:: EXERCISE REQUIREMENTS ::
Give back each entry unchanged, minus pictures.

:: INPUT ::
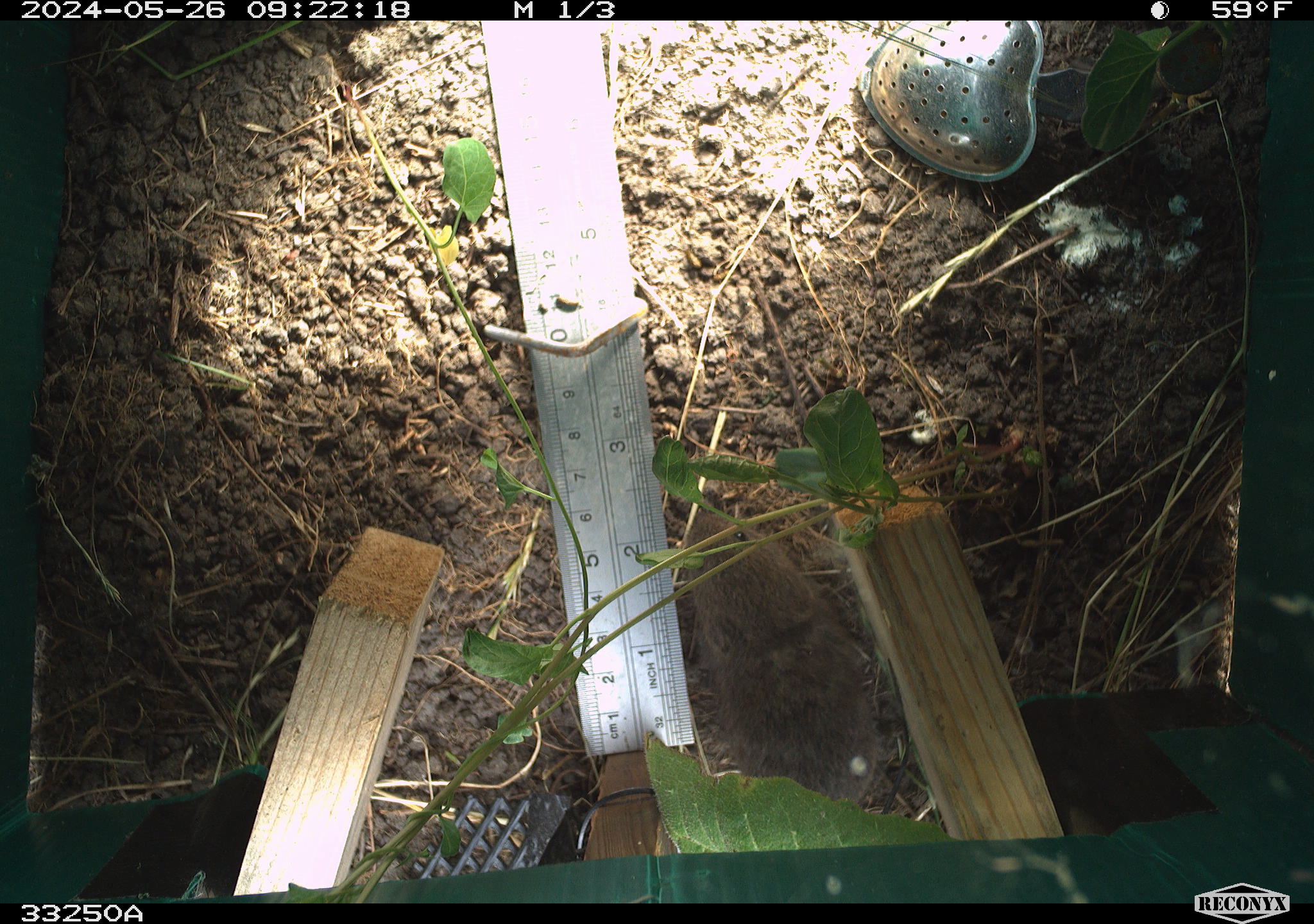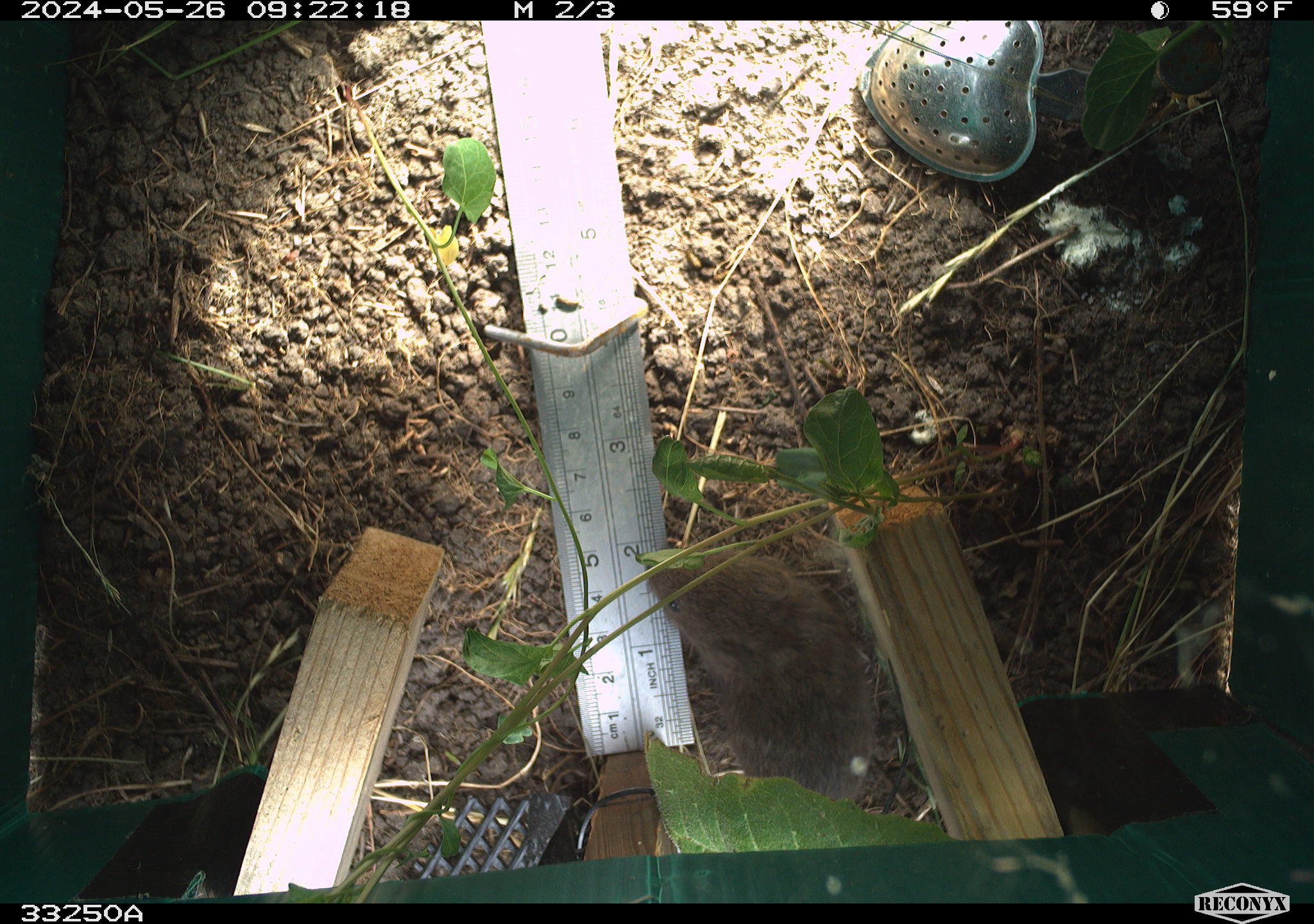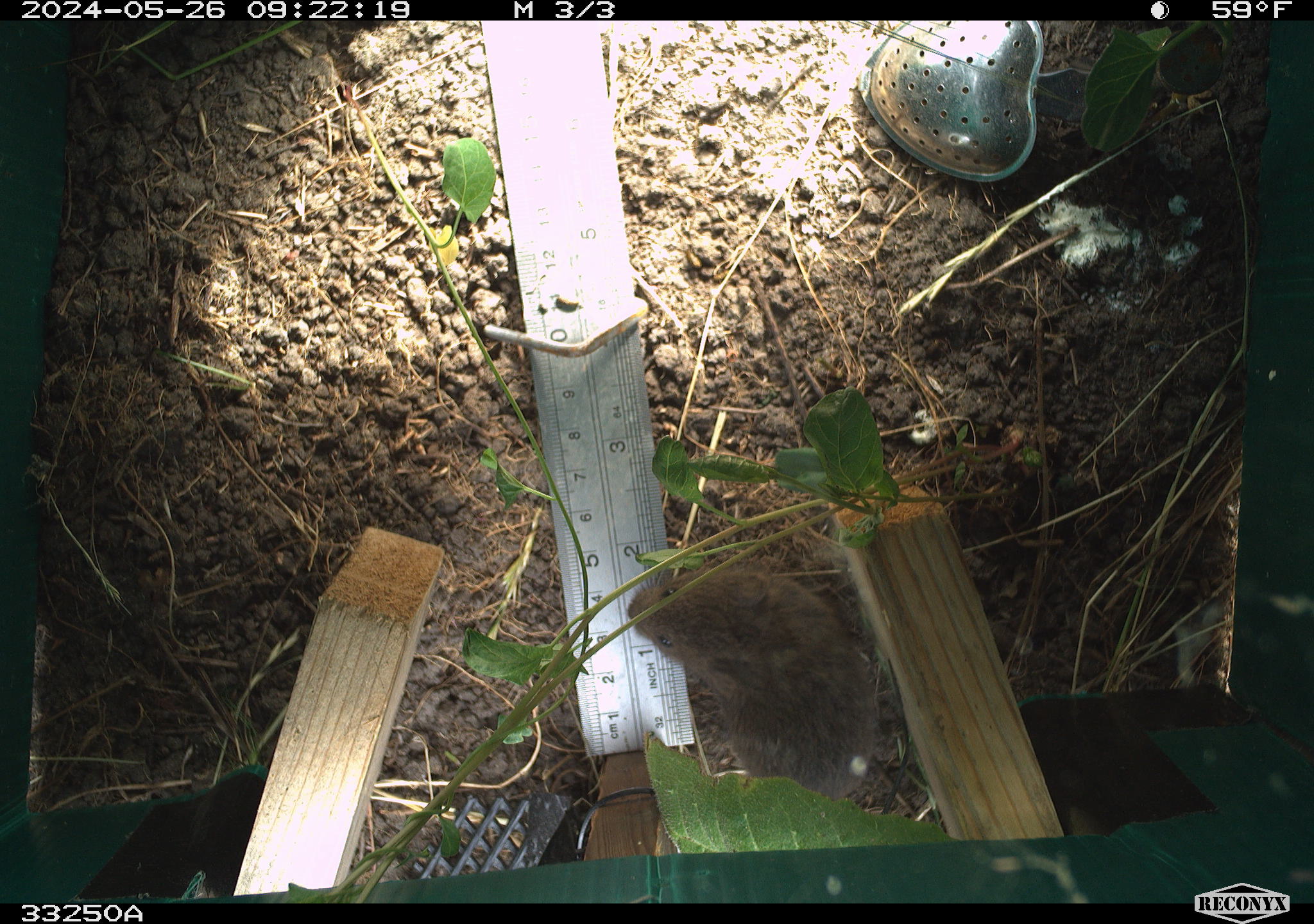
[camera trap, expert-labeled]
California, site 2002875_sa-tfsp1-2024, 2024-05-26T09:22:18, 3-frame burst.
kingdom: Animalia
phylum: Chordata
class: Mammalia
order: Rodentia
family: Cricetidae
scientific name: Arvicolinae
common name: voles, lemmings, and muskrats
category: arvicolinae subfamily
Arvicolinae subfamily (voles, lemmings, and muskrats) (Arvicolinae).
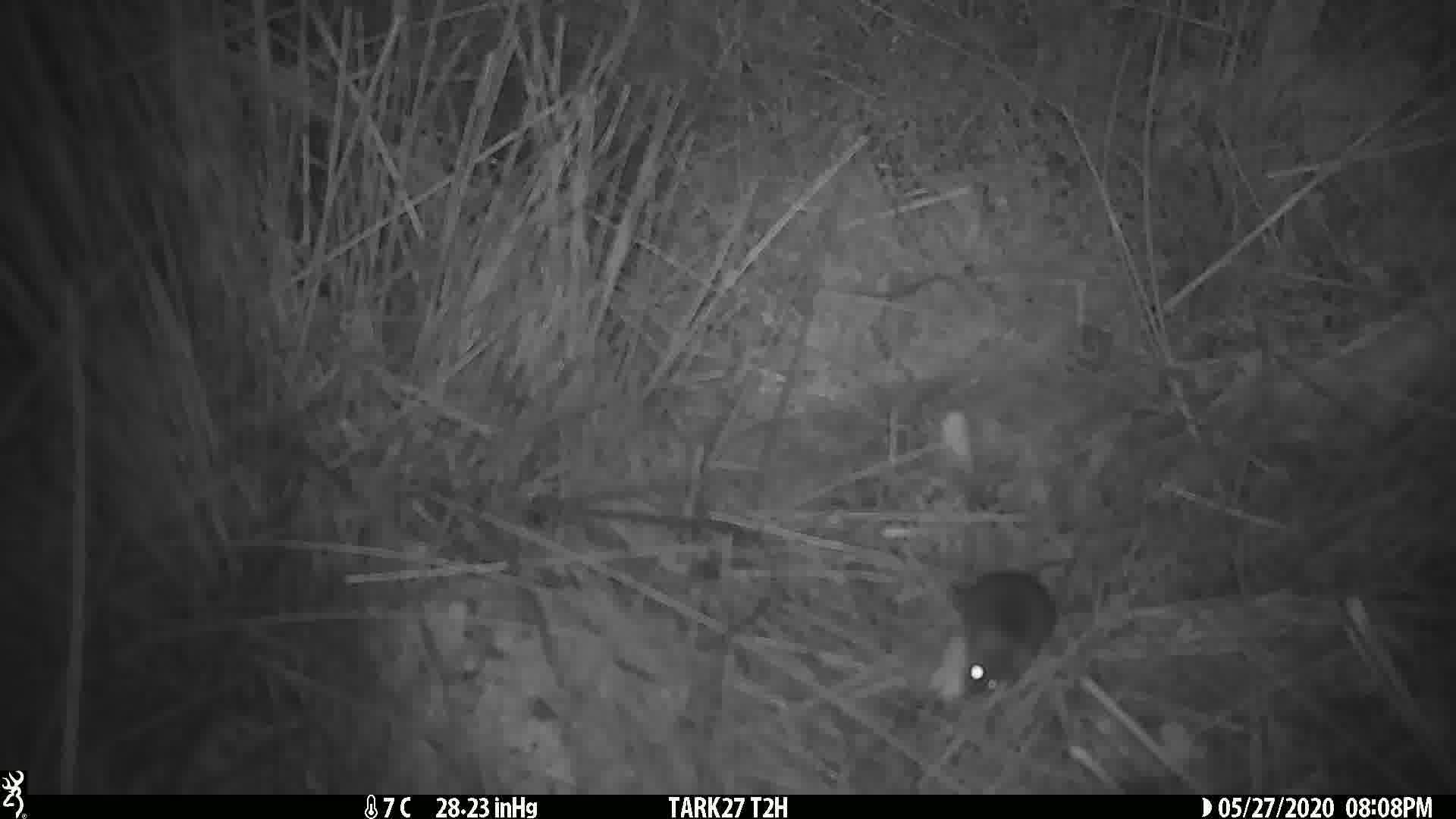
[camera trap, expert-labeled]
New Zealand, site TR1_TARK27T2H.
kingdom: Animalia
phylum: Chordata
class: Mammalia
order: Rodentia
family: Muridae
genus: Mus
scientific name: Mus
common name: mouse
Mouse (Mus).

:: EXPECTED ANSWER ::
[camera trap, expert-labeled]
California, site 2002875_sa-tfsp1-2024, 2024-05-26T09:22:18, 3-frame burst.
kingdom: Animalia
phylum: Chordata
class: Mammalia
order: Rodentia
family: Cricetidae
scientific name: Arvicolinae
common name: voles, lemmings, and muskrats
category: arvicolinae subfamily
Arvicolinae subfamily (voles, lemmings, and muskrats) (Arvicolinae).
[camera trap, expert-labeled]
New Zealand, site TR1_TARK27T2H.
kingdom: Animalia
phylum: Chordata
class: Mammalia
order: Rodentia
family: Muridae
genus: Mus
scientific name: Mus
common name: mouse
Mouse (Mus).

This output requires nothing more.